CyclicFL: A Cyclic Model Pre-Training Approach to Efficient Federated Learning
Pengyu Zhang, Yingbo Zhou, Ming Hu, Xian Wei, Mingsong Chen
TL;DR
CyclicFL tackles slow convergence and degraded accuracy in federated learning under non-IID data by introducing cyclic pre-training on selected AIoT devices to derive a strong initial global model without exposing local data. It formalizes a two-phase workflow where cyclic pre-training optimizes a task-consistent objective $\mathcal{F}(\mathbf{w})$ starting from a random $\mathbf{w}_{rg}$ to obtain $\mathbf{w}_{wg}$, which then seeds standard FL training.
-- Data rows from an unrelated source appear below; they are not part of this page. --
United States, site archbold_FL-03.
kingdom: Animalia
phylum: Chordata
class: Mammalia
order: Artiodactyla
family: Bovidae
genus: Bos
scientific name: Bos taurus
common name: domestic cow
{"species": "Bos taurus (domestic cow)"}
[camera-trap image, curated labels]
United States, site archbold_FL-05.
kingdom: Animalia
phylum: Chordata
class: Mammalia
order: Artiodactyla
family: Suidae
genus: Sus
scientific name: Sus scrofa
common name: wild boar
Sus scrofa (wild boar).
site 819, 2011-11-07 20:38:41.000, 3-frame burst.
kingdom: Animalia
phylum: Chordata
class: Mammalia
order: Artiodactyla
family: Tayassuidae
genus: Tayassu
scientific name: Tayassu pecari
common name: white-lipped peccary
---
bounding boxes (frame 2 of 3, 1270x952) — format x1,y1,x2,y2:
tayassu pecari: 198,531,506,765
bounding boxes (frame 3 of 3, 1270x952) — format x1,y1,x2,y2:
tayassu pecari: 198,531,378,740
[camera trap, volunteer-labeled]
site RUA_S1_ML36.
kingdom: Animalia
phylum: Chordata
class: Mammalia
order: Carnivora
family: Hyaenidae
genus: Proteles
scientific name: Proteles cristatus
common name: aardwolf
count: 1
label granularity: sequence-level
The paper proves data-consistency enhances Lipschitzness of the loss and provides phase-wise convergence rates under $L$-smoothness across strongly convex, convex, and non-convex regimes, showing accelerated convergence. Empirical results across FEMNIST, Fashion-MNIST, CIFAR-10, and CIFAR-100 demonstrate up to $14.11$ percentage-point gains in maximum accuracy and substantially faster convergence, while maintaining privacy and compatibility with baseline FL methods. Overall, CyclicFL offers a practical, privacy-preserving path to faster and more accurate FL on security-critical AIoT deployments.
Abstract
Federated learning (FL) has been proposed to enable distributed learning on Artificial Intelligence Internet of Things (AIoT) devices with guarantees of high-level data privacy. Since random initial models in FL can easily result in unregulated Stochastic Gradient Descent (SGD) processes, existing FL methods greatly suffer from both slow convergence and poor accuracy, especially in non-IID scenarios. To address this problem, we propose a novel method named CyclicFL, which can quickly derive effective initial models to guide the SGD processes, thus improving the overall FL training performance. We formally analyze the significance of data consistency between the pre-training and training stages of CyclicFL, showing the limited Lipschitzness of loss for the pre-trained models by CyclicFL. Moreover, we systematically prove that our method can achieve faster convergence speed under various convexity assumptions. Unlike traditional centralized pre-training methods that require public proxy data, CyclicFL pre-trains initial models on selected AIoT devices cyclically without exposing their local data. Therefore, they can be easily integrated into any security-critical FL methods. Comprehensive experimental results show that CyclicFL can not only improve the maximum classification accuracy by up to $14.11\%$ but also significantly accelerate the overall FL training process.